Despite my statement about experimental being “anything goes”, I do think the above steps are easy enough that they should be insisted upon even for experimental code.

Keeping up with the times

One final pathology endemic to research codebases is the build-or-buy dilemma. By their very nature, research codebases are typically on the cutting edge of what people are interested in building, and there are rarely well-built libraries for the thing you are trying to accomplish. So at first, build is really the only option. But unless you have a large enough engineering budget (cough DeepMind cough) that you can create your own ecosystem of well-polished first-party solutions, time will eventually produce a third-party solution that does it better.

The three-tier codebase forces an explicit decision to polish and promote project code into core. Good judgment is necessary to decide whether to polish something into core or to procrastinate by just copying old code into a new project directory. Neither decision is necessarily wrong. My hit rate was roughly 60% of our core libraries which are still the best available solution to their problems, which seems decent. As a case study on one of the 40% I missed on, consider our graph neural network library.

We built our own TF2 graph neural network (GNN) library in late 2019, mere months after TF2’s release. It was customized for molecules, taking advantage of carbon’s four-valence constraint to optimize the adjacency list representation. I was the resident TF2 expert in the Cambridge research office, so it seemed like a natural choice at the time. But if we had to restart today I would probably go with JAX/Jraph, publicly released in late 2020.

We never made the jump to JAX/Jraph, because the cost-benefit never seemed to be worth it. (JAX’s static shape requirements and serialization weaknesses significantly increased the migration costs, while our small molecule datasets limited the upside to better GNN architectures.) While the existing GNN libraries worked well for what we were doing, it impeded new research in subtle ways - hypergraph or multi-molecule architectures were forever on our horizon because they were difficult to implement. I overinvested in our GNN libraries and they subsequently got interwoven into our workflows, making it difficult to migrate away.
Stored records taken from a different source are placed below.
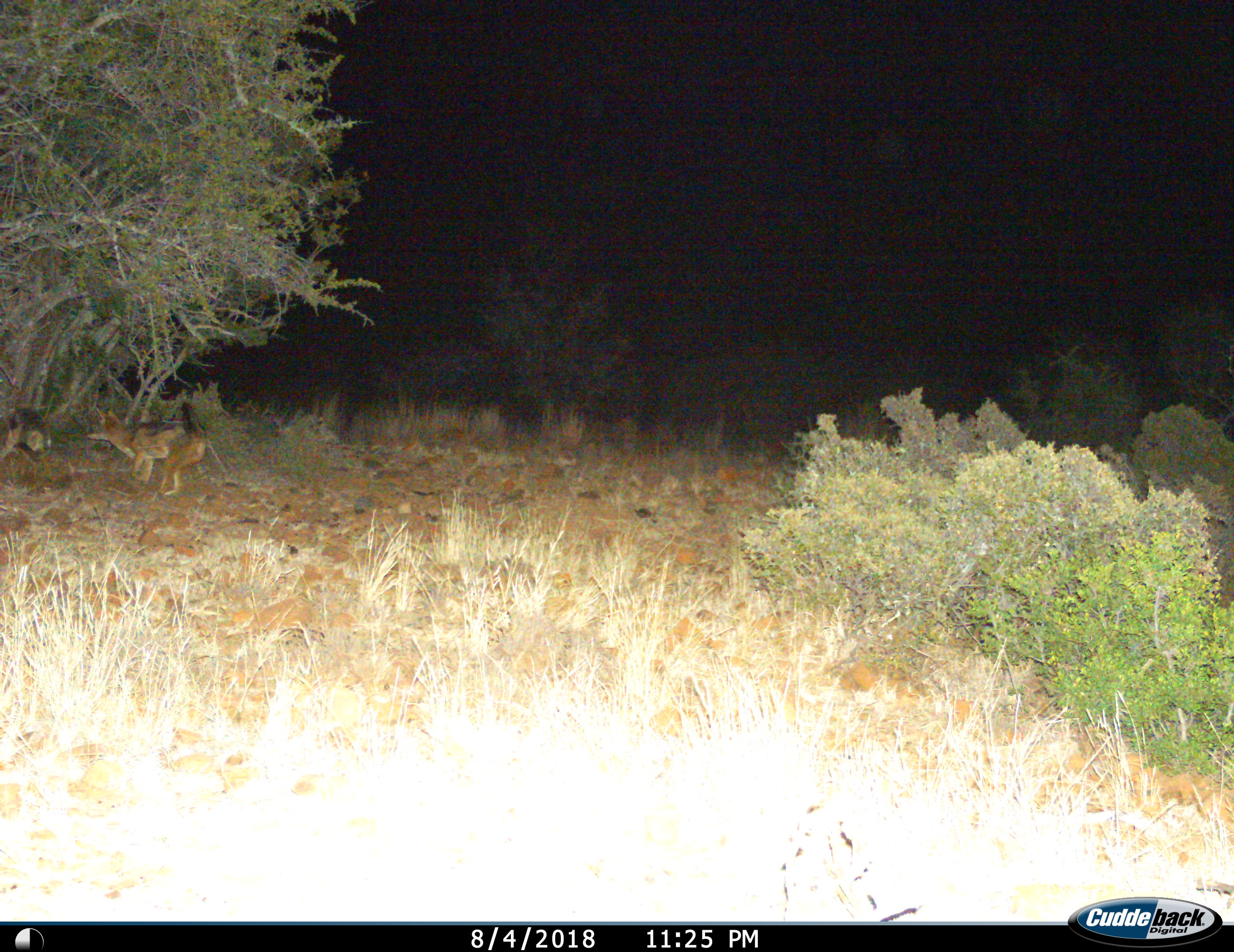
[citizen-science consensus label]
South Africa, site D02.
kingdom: Animalia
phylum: Chordata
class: Mammalia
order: Carnivora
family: Canidae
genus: Lupulella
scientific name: Lupulella mesomelas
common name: black-backed jackal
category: jackalblackbacked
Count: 2.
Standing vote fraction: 22%.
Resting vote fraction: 0%.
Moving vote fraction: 78%.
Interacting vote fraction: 11%.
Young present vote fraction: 0%.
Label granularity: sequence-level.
The “obvious” solution is to cut your losses early and migrate as soon as a better library is identified, but that’s easier said than done. It’s particularly impressive if you can identify and switch to a library with a better trajectory, even before it reaches feature parity with your existing libraries. DeepMind’s early 2020 decision to shift their entire organization to JAX continues to impress me with its foresight.

Parting thoughts

Academic research groups often complain about the inequality of resources relative to industrial research groups. Compute resources typically come to mind, but another important inequality is industry’s ability and willingness to hire engineers alongside researchers. The difference is structural: even though engineering wisdom is free and readily available online to any grad student who wishes to obtain it, it rarely happens because that’s not what gets you your PhD. And even then, merely hiring an engineer is not enough to make your research group more productive. Integrating the research and engineering worlds requires researchers to understand when engineering is necessary, and engineers to understand when it is not. It’s a culture shift that’s hard to pull off.